Another bar on Quitman yields friendlier clientele, but we begin to realize our chances for excitement are pretty low, so we hop in the car and head out to the Richmond Strip for a nightcap. On the way there, my buddy says, "The funny part about all these fucking declarations of wrongdoing and stuff is, you go to a big fucking corporate party or Christmas party and they've got the back room. There are fucking people snorting lines of coke in there. How legal is that? So you're going to fuck with these people in a small neighborhood?

"That's the part I don't care for," he says. "The size of your wallet dictates the good time you can have."

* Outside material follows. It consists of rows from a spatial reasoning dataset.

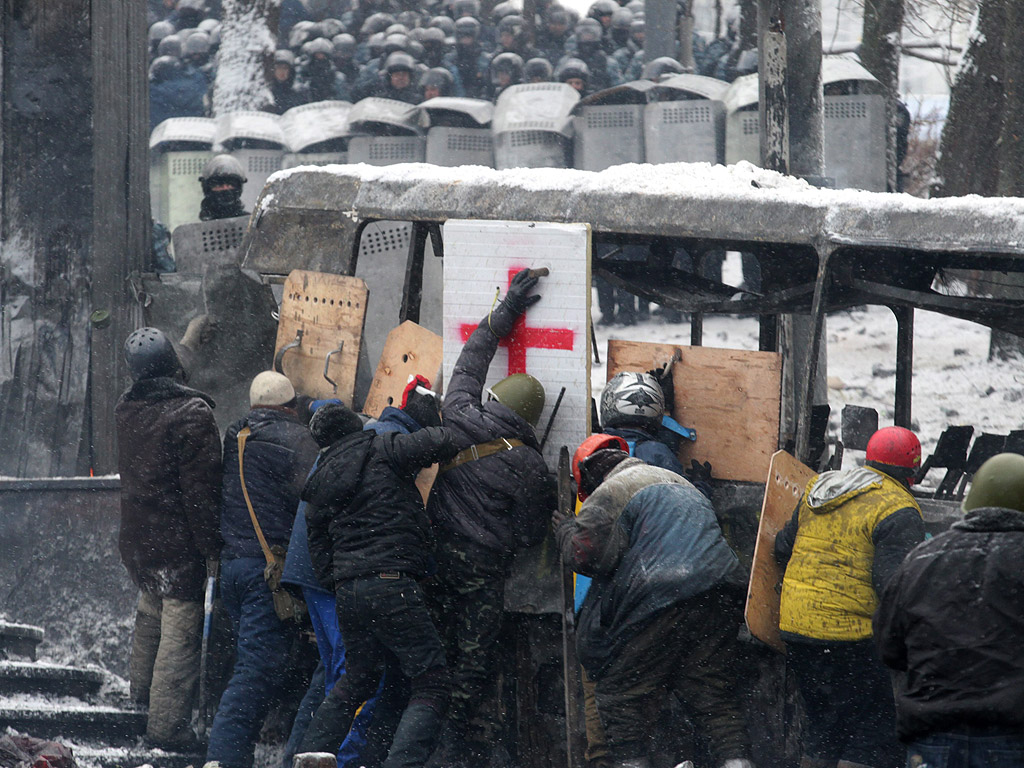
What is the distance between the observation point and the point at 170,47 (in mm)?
17797

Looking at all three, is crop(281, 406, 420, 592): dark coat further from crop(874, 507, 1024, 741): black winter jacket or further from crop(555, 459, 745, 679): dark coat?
crop(874, 507, 1024, 741): black winter jacket

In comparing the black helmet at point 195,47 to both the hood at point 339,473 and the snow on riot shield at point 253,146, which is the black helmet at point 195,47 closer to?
the snow on riot shield at point 253,146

He calms down after we order a drink at our final destination, a pub on Richmond that just so happens to be full of Anglos. And before we're even halfway done with our pints, a woman we've just met tells us she's got a little baggie of coke in her purse.

We can have some, she says. All we have to do is ask.

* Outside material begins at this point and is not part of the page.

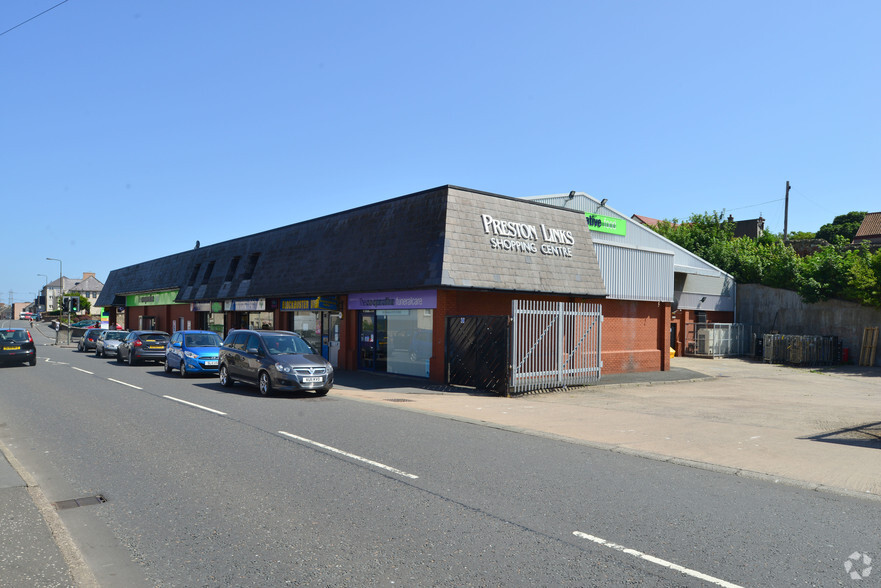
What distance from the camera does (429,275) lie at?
18391 mm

"I used to open and close the bars," says 68-year-old Armando Bermudez, sitting in a bakery on Quitman. "Now I just close them." Bermudez refers to this panadería as his office; he hasn't touched the hooch in 14 years, he says, so it's in here that he spends most of his evenings, sipping coffee, chatting with buddies.

When he's not slurping java, he often circles the neighborhood in his car, looking at cantinas. "That's all I do," he says. "I just drive around and see who's got the most shit going down. If I see too many violations from the outside, can you imagine what's going on inside?"

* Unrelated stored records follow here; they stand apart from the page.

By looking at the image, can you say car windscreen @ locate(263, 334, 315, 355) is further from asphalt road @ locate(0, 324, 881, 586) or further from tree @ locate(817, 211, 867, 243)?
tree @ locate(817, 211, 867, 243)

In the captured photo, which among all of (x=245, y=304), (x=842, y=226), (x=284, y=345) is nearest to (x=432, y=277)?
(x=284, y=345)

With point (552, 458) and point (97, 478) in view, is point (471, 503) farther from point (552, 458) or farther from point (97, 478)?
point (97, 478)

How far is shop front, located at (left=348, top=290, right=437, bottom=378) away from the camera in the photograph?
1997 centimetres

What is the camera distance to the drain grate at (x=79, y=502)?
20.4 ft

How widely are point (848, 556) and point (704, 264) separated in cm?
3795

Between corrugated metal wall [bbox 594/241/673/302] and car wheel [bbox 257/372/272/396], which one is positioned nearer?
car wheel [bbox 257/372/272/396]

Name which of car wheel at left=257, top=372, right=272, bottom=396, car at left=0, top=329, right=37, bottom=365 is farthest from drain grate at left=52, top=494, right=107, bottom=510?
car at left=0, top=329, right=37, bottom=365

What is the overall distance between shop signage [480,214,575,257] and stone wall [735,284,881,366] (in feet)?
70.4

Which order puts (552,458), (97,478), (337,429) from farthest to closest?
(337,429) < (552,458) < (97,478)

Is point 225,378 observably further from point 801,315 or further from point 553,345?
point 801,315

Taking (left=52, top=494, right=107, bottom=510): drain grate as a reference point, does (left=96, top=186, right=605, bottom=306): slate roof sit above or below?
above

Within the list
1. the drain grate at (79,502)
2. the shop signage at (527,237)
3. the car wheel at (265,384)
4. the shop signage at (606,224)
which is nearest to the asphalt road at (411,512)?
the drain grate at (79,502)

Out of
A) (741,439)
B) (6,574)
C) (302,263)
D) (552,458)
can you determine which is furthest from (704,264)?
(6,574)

Bermudez is vice president of Near Northside BOND (Blocks Organized for Neighborhood Defense), the civic group that's been lodging complaints against these bars. Last year the group helped close down the Blo-N-Go, a small bar on Paschall, by raising enough of a ruckus to ensure the owner's liquor license wasn't renewed.

"It took us ten months to finally get the Blo-N-Go from start to finish," says 77-year-old Gene Goins, president of BOND, who estimates there are 200 other cantinas in the same zip code. "If it takes us ten months on each one, that's about 2,000 months, and heaven help us all."

Their next target is the bar down the street from the Blo-N-Go, the one with the gravel driveway and the faux wood paneling.

"It looks like the black hole of Calcutta in there," says Goins.

"I wouldn't walk in there," says Bermudez. "You want to make a story? Build a story from the outside, take pictures from the outside."

And miss the chance to drink on the job? I think not.